Passage shown >>
Start of Block

Lynas workers fear losing their jobs


KUANTAN: Lynas Malaysia employees are fearing for their jobs with a prohibition on radioactive waste production set to be implemented from July onwards.

At a gathering in Balok here, hundreds of Lynas Advanced Materials Plant (LAMP) staff members appealed to the government and authorities to be fair in their policies regarding Lynas.

LAMP cracking and leaching supervisor Mohd Badrulhisyam Zulkifli, 40, said he would not have continued working for Lynas if it was detrimental to his health.

"I have worked for Lynas for 13 years and I am still healthy. I am not stupid. If this plant is dangerous, why would I continue working here?" he said.

Also present were contractors for Lynas and members of the Balok community.

Kampung Balok resident Datuk Shaharuddin Shamsudin, 73, said Lynas detractors should produce evidence if the plant's operations were as dangerous as they claimed.

"The Balok community has prospered with the presence of Lynas. I have never heard of any cases of mutant babies being born here or residents getting afflicted with cancer due to the plant's operations.

"If there's no proof, then shut up. Don't talk," he said.

End of Block

Dataset entries >>
Start of Block

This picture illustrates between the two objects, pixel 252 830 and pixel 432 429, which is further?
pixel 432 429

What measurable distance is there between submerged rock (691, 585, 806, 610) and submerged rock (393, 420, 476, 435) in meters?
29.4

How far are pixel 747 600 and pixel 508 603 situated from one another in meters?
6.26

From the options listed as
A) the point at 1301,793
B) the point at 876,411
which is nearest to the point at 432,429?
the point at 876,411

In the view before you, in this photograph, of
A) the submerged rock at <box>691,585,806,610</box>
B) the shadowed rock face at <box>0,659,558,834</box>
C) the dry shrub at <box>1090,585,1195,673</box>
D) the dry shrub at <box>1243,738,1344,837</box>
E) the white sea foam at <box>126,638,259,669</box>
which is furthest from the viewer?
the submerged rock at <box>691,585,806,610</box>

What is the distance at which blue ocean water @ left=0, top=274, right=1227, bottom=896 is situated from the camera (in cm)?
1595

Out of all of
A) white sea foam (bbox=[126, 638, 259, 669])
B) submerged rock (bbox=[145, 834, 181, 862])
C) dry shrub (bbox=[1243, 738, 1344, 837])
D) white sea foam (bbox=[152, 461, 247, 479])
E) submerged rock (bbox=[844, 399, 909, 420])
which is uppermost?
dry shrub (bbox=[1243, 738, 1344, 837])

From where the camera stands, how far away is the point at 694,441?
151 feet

End of Block

Work request 1 >> Repeat the passage of the Lynas article that begins at the words "At a gathering" and stops after "to his health.".
Work request 2 >> According to the Lynas article, what is set to be implemented from July onwards?

Your solution 1 >>
At a gathering in Balok here, hundreds of Lynas Advanced Materials Plant (LAMP) staff members appealed to the government and authorities to be fair in their policies regarding Lynas.

LAMP cracking and leaching supervisor Mohd Badrulhisyam Zulkifli, 40, said he would not have continued working for Lynas if it was detrimental to his health.

Your solution 2 >> A prohibition on radioactive waste production.